The wealthy Republican milk magnate who challenged — and lost — to Illinois Rep. Lauren Underwood, Jim Oberweiss, waited until last moment to file a "Notice of Contest" with the Clerk of the House of Representatives. "Racist Ice Cream," as he's been called by some detractors due to multiple instances of racist campaign ads targeting immigrants and Black rights activists during his multiple failed attempts to get into national politics, lost to Underwood by 5,734 votes, but he's demanding all mail-in votes from suburban Kane County be thrown out. Oberweiss ultimately lost the suburban Chicago county by 2,621 votes, though he still claimed victory on election night as incomplete returns showed him with a narrow 895 vote lead. In the weeks leading up to the Nov. 3 election, several counties in greater Chicagoland were slow to process the large number of mail-in ballots cast in 2020, with some officials telling local NPR-affiliate, WBEZ, that they were still waiting on a majority of mail-in ballots in an Oct. 22 report. Oberwiss tells Politico that he thinks "there's enough evidence for a re-do" based on his claims, though in a statement he said, "I do not believe we found any rampant fraud." Seriously.
For Your Radar
Stacey Abrams is gearing up for a 2022 rematch against Georgia Republican Gov. Brian Kemp after spending the last two years building a deep-pocketed war machine. The Georgia GOP is currently weathering schizophrenic attacks from Trumpland (which can blow out just as quickly as they blow in), hoping it can hold fast for another likely rematch between Sen. Kelly Loefler and Raphael Warnock in 2022.

§ **DATA SHOWN**
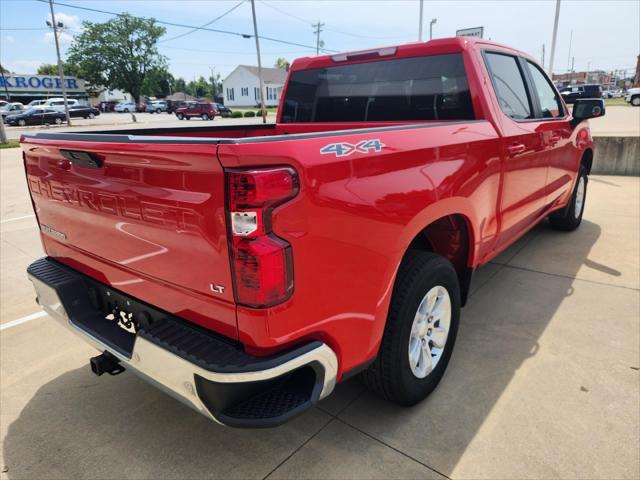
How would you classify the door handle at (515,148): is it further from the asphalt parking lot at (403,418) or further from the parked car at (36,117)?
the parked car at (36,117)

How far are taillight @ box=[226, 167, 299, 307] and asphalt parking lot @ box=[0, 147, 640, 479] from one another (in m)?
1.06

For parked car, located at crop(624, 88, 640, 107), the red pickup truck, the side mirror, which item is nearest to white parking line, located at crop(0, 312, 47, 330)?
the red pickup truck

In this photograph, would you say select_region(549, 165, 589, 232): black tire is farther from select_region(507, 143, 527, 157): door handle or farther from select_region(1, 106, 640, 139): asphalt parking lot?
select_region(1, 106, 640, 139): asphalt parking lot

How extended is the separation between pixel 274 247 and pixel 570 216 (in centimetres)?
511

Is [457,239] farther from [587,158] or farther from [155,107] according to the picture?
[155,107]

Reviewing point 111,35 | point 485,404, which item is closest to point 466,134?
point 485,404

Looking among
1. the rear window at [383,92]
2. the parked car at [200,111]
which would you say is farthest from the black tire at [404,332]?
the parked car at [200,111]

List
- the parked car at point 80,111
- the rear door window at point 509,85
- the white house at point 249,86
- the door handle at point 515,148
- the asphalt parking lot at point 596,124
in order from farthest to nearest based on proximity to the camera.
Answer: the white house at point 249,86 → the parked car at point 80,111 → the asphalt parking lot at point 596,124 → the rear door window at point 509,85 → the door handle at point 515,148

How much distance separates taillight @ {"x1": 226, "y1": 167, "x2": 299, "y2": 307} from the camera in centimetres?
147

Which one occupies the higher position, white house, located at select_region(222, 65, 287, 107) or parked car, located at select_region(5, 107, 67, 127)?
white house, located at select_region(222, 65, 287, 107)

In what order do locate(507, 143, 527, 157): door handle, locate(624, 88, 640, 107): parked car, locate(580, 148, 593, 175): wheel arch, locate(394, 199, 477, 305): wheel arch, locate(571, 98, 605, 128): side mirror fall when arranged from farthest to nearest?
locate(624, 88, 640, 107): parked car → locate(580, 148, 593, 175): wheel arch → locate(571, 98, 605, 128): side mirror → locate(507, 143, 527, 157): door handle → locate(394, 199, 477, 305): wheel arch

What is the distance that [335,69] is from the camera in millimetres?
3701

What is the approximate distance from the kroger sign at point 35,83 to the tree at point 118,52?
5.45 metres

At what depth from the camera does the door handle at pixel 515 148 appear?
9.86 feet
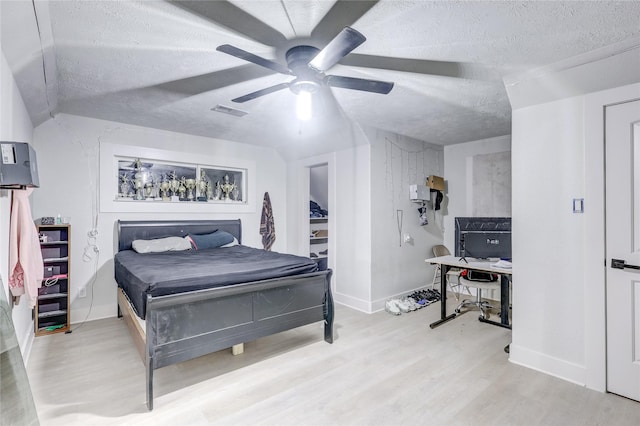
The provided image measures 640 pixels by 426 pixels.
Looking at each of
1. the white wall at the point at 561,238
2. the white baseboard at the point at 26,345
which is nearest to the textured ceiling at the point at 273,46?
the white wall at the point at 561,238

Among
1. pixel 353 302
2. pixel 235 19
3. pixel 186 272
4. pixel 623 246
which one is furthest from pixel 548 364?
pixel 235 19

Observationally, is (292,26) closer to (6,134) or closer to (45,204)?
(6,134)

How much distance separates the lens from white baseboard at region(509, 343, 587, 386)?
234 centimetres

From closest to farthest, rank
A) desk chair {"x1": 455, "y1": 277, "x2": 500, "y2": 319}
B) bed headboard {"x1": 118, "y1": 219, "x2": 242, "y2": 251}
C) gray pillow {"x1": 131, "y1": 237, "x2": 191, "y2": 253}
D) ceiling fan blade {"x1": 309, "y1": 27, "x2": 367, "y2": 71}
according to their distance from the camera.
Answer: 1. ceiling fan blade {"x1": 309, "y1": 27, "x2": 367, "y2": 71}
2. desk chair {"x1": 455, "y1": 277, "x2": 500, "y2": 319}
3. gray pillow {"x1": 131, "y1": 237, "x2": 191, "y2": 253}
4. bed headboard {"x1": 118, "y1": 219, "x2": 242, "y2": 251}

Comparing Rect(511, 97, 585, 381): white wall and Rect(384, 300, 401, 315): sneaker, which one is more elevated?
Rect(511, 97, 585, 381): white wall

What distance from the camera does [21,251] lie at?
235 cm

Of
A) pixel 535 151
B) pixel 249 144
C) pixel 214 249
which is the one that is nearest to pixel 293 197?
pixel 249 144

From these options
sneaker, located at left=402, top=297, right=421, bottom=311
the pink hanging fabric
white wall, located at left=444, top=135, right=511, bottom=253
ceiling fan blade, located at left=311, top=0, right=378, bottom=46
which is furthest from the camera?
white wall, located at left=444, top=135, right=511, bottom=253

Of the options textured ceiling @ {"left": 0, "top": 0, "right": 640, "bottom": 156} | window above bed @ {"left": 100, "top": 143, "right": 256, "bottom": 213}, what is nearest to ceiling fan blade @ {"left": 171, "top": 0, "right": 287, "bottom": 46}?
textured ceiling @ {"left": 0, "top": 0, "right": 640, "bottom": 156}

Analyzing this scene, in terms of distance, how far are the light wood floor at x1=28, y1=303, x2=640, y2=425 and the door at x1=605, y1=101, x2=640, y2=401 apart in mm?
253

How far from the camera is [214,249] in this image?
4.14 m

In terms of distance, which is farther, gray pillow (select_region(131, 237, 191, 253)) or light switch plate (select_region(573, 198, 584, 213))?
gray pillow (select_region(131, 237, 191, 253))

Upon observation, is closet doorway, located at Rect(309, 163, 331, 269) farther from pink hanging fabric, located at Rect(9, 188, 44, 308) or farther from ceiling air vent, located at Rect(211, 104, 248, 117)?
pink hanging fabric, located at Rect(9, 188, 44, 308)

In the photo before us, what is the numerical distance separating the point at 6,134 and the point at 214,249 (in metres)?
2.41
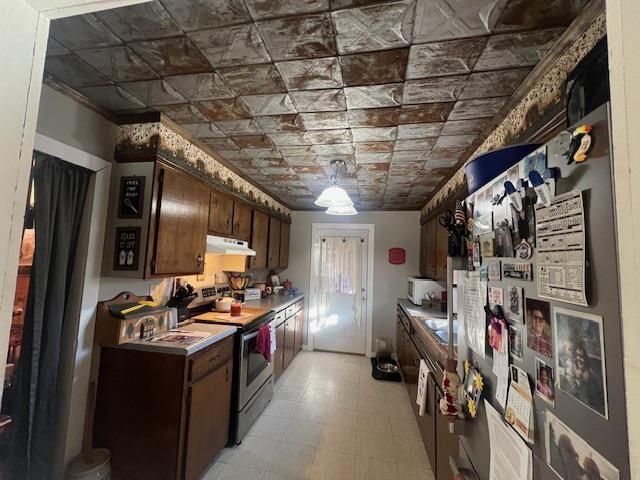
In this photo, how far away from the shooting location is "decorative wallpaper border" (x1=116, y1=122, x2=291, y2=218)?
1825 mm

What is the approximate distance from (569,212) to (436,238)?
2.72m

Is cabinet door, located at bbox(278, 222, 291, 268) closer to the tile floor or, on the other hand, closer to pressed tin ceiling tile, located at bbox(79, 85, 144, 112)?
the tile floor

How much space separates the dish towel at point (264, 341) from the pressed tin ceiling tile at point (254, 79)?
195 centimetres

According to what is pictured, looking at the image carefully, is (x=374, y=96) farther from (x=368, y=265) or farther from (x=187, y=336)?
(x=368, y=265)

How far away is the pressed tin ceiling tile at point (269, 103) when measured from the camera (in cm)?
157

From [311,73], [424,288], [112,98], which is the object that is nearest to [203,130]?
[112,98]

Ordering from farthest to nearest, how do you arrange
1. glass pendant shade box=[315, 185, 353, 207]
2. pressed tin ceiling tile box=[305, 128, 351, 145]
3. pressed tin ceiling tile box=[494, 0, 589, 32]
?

§ **TASKS**
[a] Can you quote the political news excerpt word for word, starting at the words "For Your Radar" and stopping after "Warnock in 2022."?
[b] Could you extend the political news excerpt about Oberweiss and Abrams, picking up after its last sentence?

§ **ANSWERS TO THE PROBLEMS**
[a]
For Your Radar
Stacey Abrams is gearing up for a 2022 rematch against Georgia Republican Gov. Brian Kemp after spending the last two years building a deep-pocketed war machine. The Georgia GOP is currently weathering schizophrenic attacks from Trumpland (which can blow out just as quickly as they blow in), hoping it can hold fast for another likely rematch between Sen. Kelly Loefler and Raphael Warnock in 2022.

[b]
People who collected (or are still collecting) unemployment benefits are probably going to get screwed on their taxes this year as it counts as an income.
KCRW Berlin has gone off the air after its California-based counterpart was unable to afford broadcasting fees. The station appealed for help from the Trump administration to no avail. Listeners attempted to offer financial support for the station, but it was already too late for the station by the time the news became public. RIP.
One More Thing...
It's long, but sit down and read Lawrence Wright's piece on the response to COVID-19 in the New Yorker, "The Plague Year." It has first hand accounts from Dr. Anthony Fauci, Dr. Debroah Birx, Sen. Amy Klobuchar, White House foreign policy advisor Matthew Pottinger, CDC officials, survivors, frontline workers, and doctors Barney S. Graham and Jason McLellan — the proverbial architects of the vaccines. The piece traces the U.S. failure to contain the virus down to three distinct moments, and recalls many of the pivotal roles in previous outbreaks, such as H.I.V./AIDS.
New York Magazine has a piece of fan-fiction about COVID-19 in the form of Nicholson Baker's 12,000 word rationale for how the virus might have been engineered and accidentally escape from a lab. The piece offers no actual evidence, and repeatedly notes that it's, "just a theory," so you can skip it. It's informally presented here as filler.
Zeynep Tufekci also has a long-read in The Atlantic about how the new mutation of COVID-19 rapidly spreading across the U.K. (and, without a doubt, the U.S.) could be a herald of things to come. Most of them are very, very bad — unless the U.S. can get its shit together in the next few weeks.